Tuesday, February 23, 2010

Even Nature Knows



For years we have traveled to Garden City, SC, to the condo of a dear friend, to enjoy our favorite vacation spot during Spring Break. We spend the week swimming in the ocean, collecting shells, sunbathing, building sandcastles, watching the dolphins leap by, feeding seagulls, avoiding jellyfish, delighting in sun and moonrises, catching anoles, starfish and coquinos, flying kites, playing football, frisbee or bocci or just praying, walking and breathing in the Good Lord at the ocean shore. We love to be there.

Typically when we go it falls on Holy Week. With Easter coming the Sunday following the first full moon after the spring equinox, we always get to see the full moon rise red out of the ocean then hover over a calm sea ... once with a halo and moonlight reflection in the ocean that looked like the cross of Christ.

But with all the fun we're having at the beach, often times we forget it's Holy Week. Never Easter, of course, but Maundy Thursday to celebrate the Last Supper and Good Friday often would succumb to sunny days at the beach, seafood buffets and late night dips in the hot tub.

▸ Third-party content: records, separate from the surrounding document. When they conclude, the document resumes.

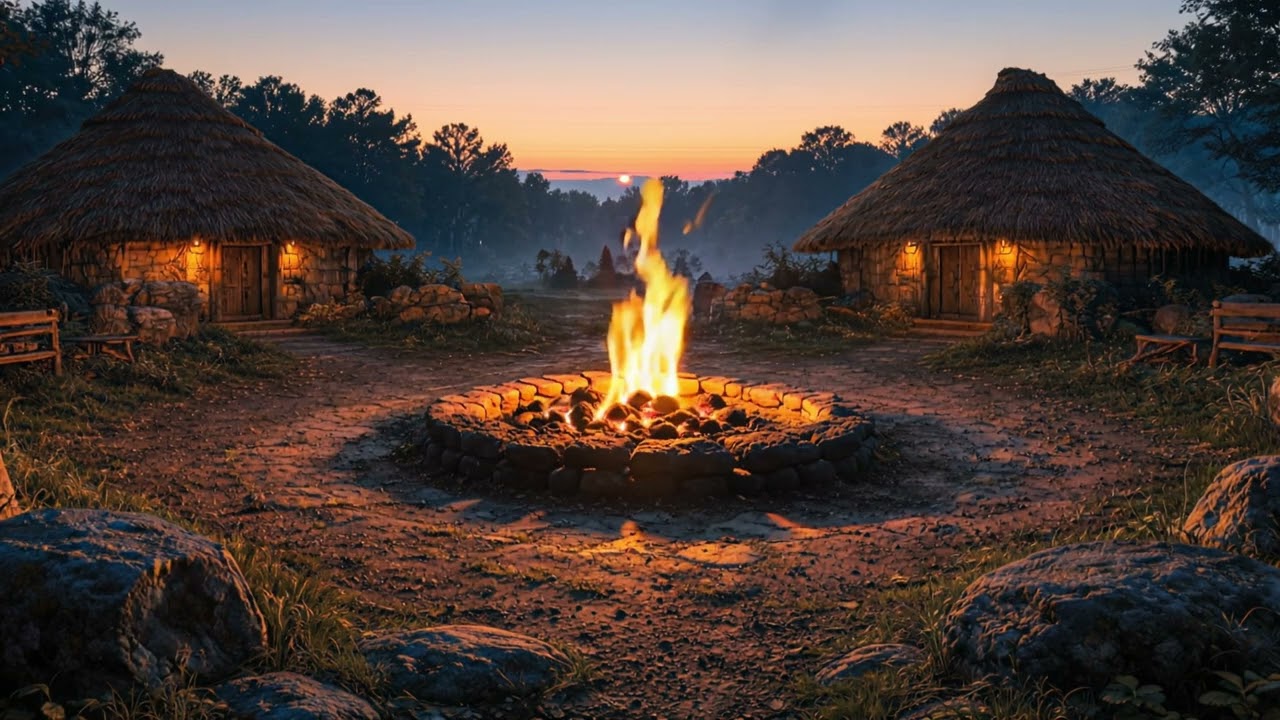 🌿🔥 Celtic Ambience | Sunrise Village Hearth | Cozy Mythic Relaxation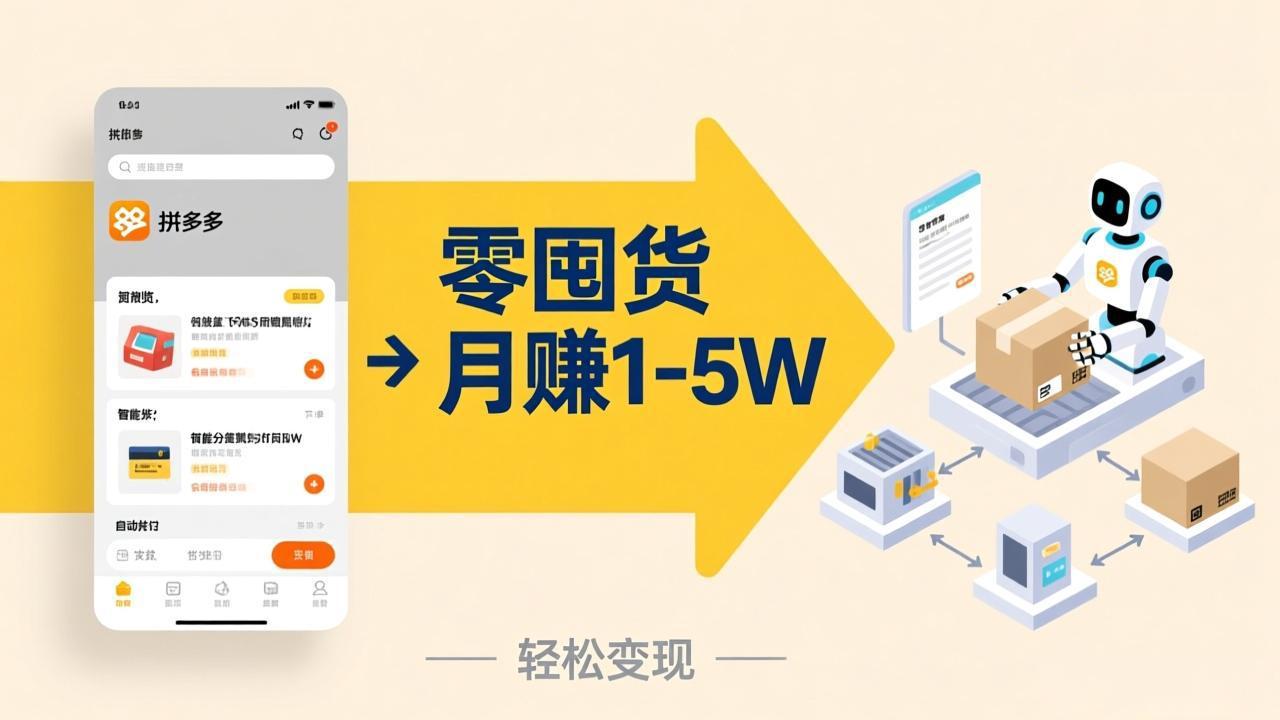 不用囤货不用跑单！拼多多虚拟玩法，机器人管理发货和客服，帮你月赚 1-5W-泡泡网创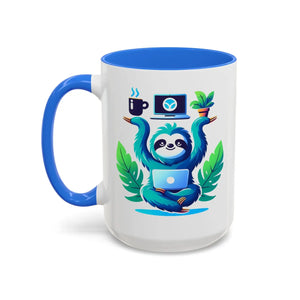 Colorful Sloth Balancing Work Mug - 11oz Ceramic - Dipaliz - Mugs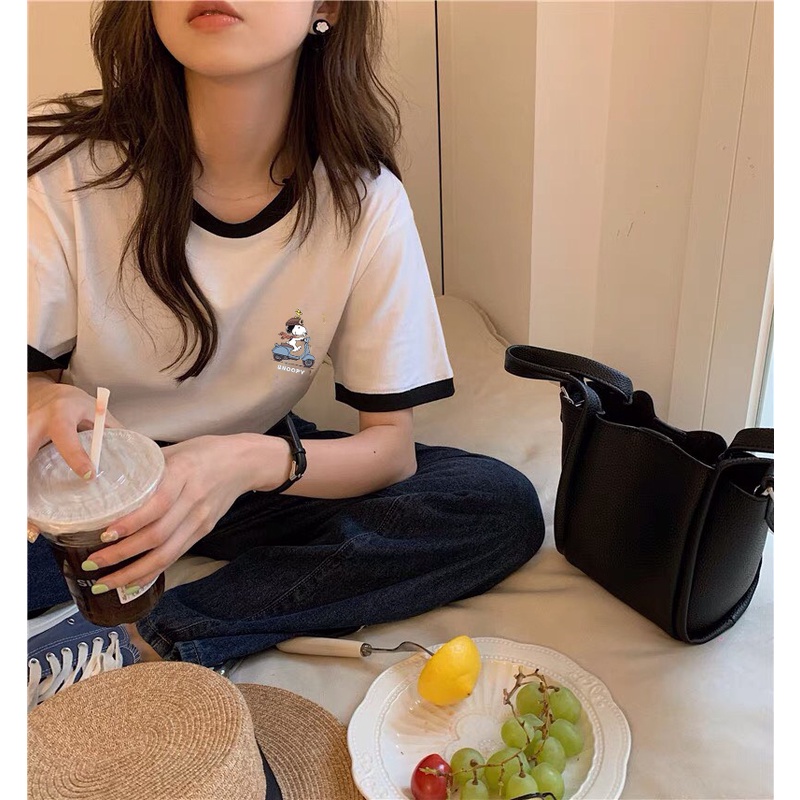 Áo thun nữ form rộng tay lỡ cổ tròn viền vải 100% cotton mát co giãn phông ALALA dáng basic unisex mẫu mới 2022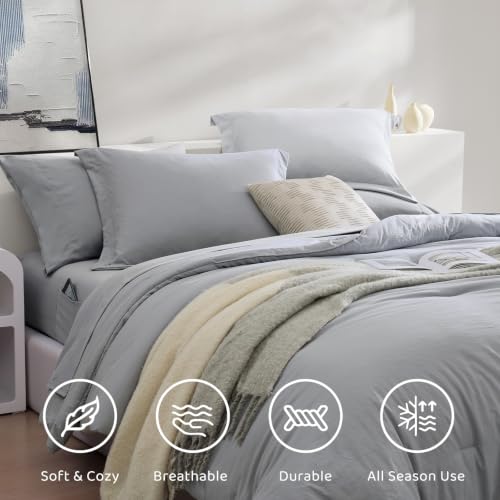 Image of King Size Comforter Set- 7 Pieces Prewashed Bed in a Bag King Bedding Sets | Soft All Season Comforter with Sheets, Pillow Shams & Pillowcases, Light Grey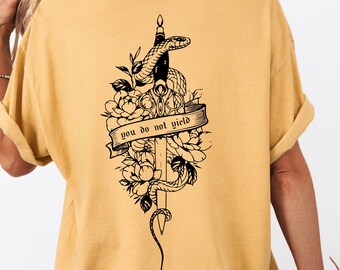 Comfort Colors You Do Not Yield Shirt, Throne of Glass Shirt, Fantasy Book Shirt, Aelin Galathynius Shirt, Bookish Merch Shirt, Reader Gift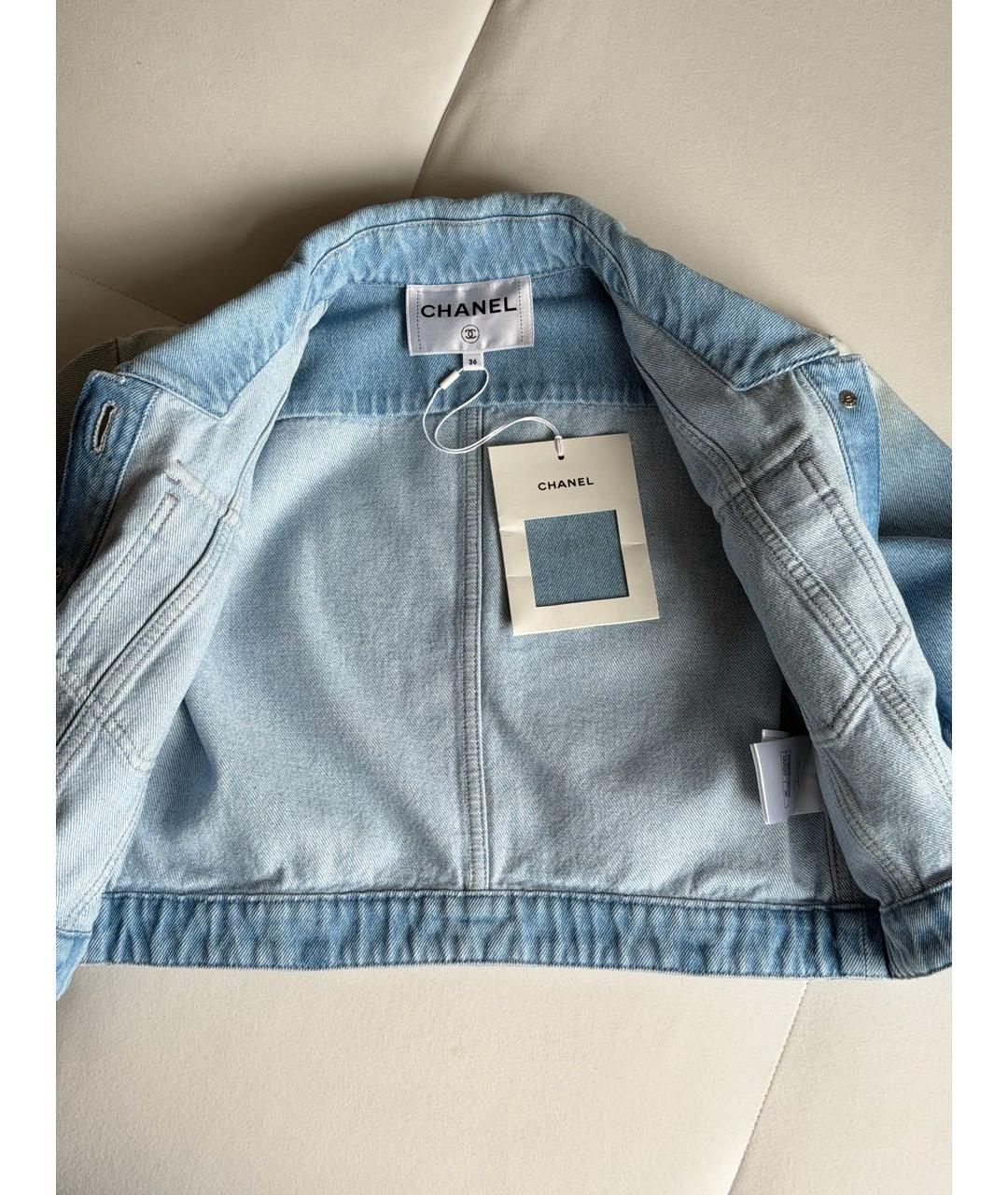 CHANEL Голубой деним жакет/пиджак, фото 4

Until one year we got a nice reminder from nature about the significance of the holiday. In 1999, we visited Garden City with Brad's parents and brother's family. We were having a great time together and the weather was so cooperative giving us warm temperatures and lots of sunshine. This particular Good Friday we were out on the beach as usual when suddenly a fog rolled in ... nothing like we'd ever seen before. It came out of nowhere thickly settling over the beach. It was so dense, we couldn't see the water anymore from our beach chairs. Brad and Anton were trying to play football and were having trouble seeing each other to catch. Looking at the time we noticed something interesting ... it was noon. We headed up to the condo to wait out the fog. And promptly at 3 p.m, it lifted. But the rest of the day remained gloomy. When we realized the fog was from noon-3 p.m, we realized the significance.

Luke 23:44-46 says: "It was now about noon and darkness came over the whole land until three in the afternoon while the sun's light failed and the curtain of the temple was torn in two. Then Jesus crying with a loud voice said, "Father into your hands I commend my spirit." Having said this He breathed His last."

Good Friday was very different for us that day. We all took notice of what nature was trying to remind us: an innocent man suffered and died on a cross nearly 2,000 years before for our salvation. God came down from His throne in Heaven to die for us. That is some profound kind of love. It was overwhelming and deep for us all. And we have never forgot it.

Likewise, we have not forgotten our sunrise service on the beach one Easter morning a few years ago. As the seagulls began to cry with the dawn, the sun just peaking over the horizon, we burst into singing my favorite hymn, "Jesus Christ is Risen Today." The church we worshiped with that morning had a large wooden cross standing in the sand and the sun rose behind it. I took a picture of that moment and it's on this blog page all the time. It was a beautiful, breathtaking moment in time.

I am grateful to God for these reminders in nature of the importance of the events that week. A horrifying death ... and triumphant, glorious life!